**DATA EXCERPTS:**
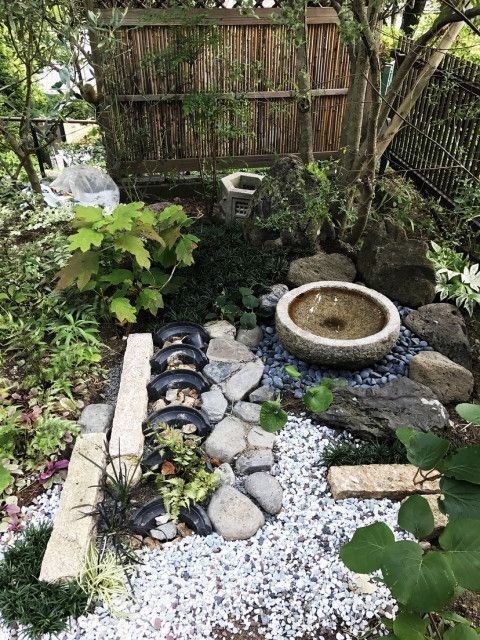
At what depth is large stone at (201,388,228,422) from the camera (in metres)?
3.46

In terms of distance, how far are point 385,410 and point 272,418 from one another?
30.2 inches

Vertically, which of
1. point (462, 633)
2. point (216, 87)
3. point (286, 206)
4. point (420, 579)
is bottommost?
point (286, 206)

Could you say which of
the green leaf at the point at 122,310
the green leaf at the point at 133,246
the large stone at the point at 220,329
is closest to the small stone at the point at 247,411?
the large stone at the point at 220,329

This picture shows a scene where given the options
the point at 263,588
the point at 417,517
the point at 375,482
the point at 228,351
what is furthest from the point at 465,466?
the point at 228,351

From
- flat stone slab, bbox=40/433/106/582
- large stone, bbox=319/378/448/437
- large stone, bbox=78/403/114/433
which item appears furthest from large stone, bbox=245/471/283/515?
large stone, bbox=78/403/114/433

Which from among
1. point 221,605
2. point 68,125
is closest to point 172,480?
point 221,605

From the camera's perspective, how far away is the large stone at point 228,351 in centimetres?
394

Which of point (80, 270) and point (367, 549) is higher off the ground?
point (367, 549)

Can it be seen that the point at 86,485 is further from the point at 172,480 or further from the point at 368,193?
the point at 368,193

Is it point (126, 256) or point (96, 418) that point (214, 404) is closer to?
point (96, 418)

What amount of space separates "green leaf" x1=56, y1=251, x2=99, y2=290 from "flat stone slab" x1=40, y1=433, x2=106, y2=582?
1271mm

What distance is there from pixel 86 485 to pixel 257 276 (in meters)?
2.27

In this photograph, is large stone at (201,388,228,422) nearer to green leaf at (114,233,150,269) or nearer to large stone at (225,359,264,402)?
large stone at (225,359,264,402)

**GOAL:** Can you retype all of the records above character for character, leaving out the pictures?

**RESPONSE:**
At what depth is large stone at (201,388,228,422) from the camera (in metres)?
3.46

In terms of distance, how far are point 385,410 and point 272,418 from one another?
30.2 inches

Vertically, which of
1. point (462, 633)
2. point (216, 87)
3. point (286, 206)
4. point (420, 579)
is bottommost?
point (286, 206)

Could you say which of
the green leaf at the point at 122,310
the green leaf at the point at 133,246
the large stone at the point at 220,329
is closest to the small stone at the point at 247,411?
the large stone at the point at 220,329

This picture shows a scene where given the options
the point at 263,588
the point at 417,517
the point at 375,482
the point at 228,351
what is furthest from the point at 465,466?
the point at 228,351

From
- flat stone slab, bbox=40/433/106/582
- large stone, bbox=319/378/448/437
- large stone, bbox=78/403/114/433
which item appears furthest from large stone, bbox=245/471/283/515?
large stone, bbox=78/403/114/433

Which from among
1. point 221,605
2. point 68,125
is closest to point 172,480?
point 221,605

From the camera's perspective, how far away is the large stone at point 228,351 in centimetres?
394

Which of point (80, 270) and point (367, 549) is higher off the ground?
point (367, 549)

Can it be seen that the point at 86,485 is further from the point at 172,480 or further from the point at 368,193?
the point at 368,193

Is it point (126, 256) or point (96, 418) that point (214, 404) is closer to?
point (96, 418)

What amount of space separates "green leaf" x1=56, y1=251, x2=99, y2=290 from "flat stone slab" x1=40, y1=433, x2=106, y2=582?
1271mm

What distance is there from pixel 86 485 to pixel 257 276 (in meters)?
2.27

In this photograph, is large stone at (201,388,228,422) nearer to green leaf at (114,233,150,269) or nearer to large stone at (225,359,264,402)?
large stone at (225,359,264,402)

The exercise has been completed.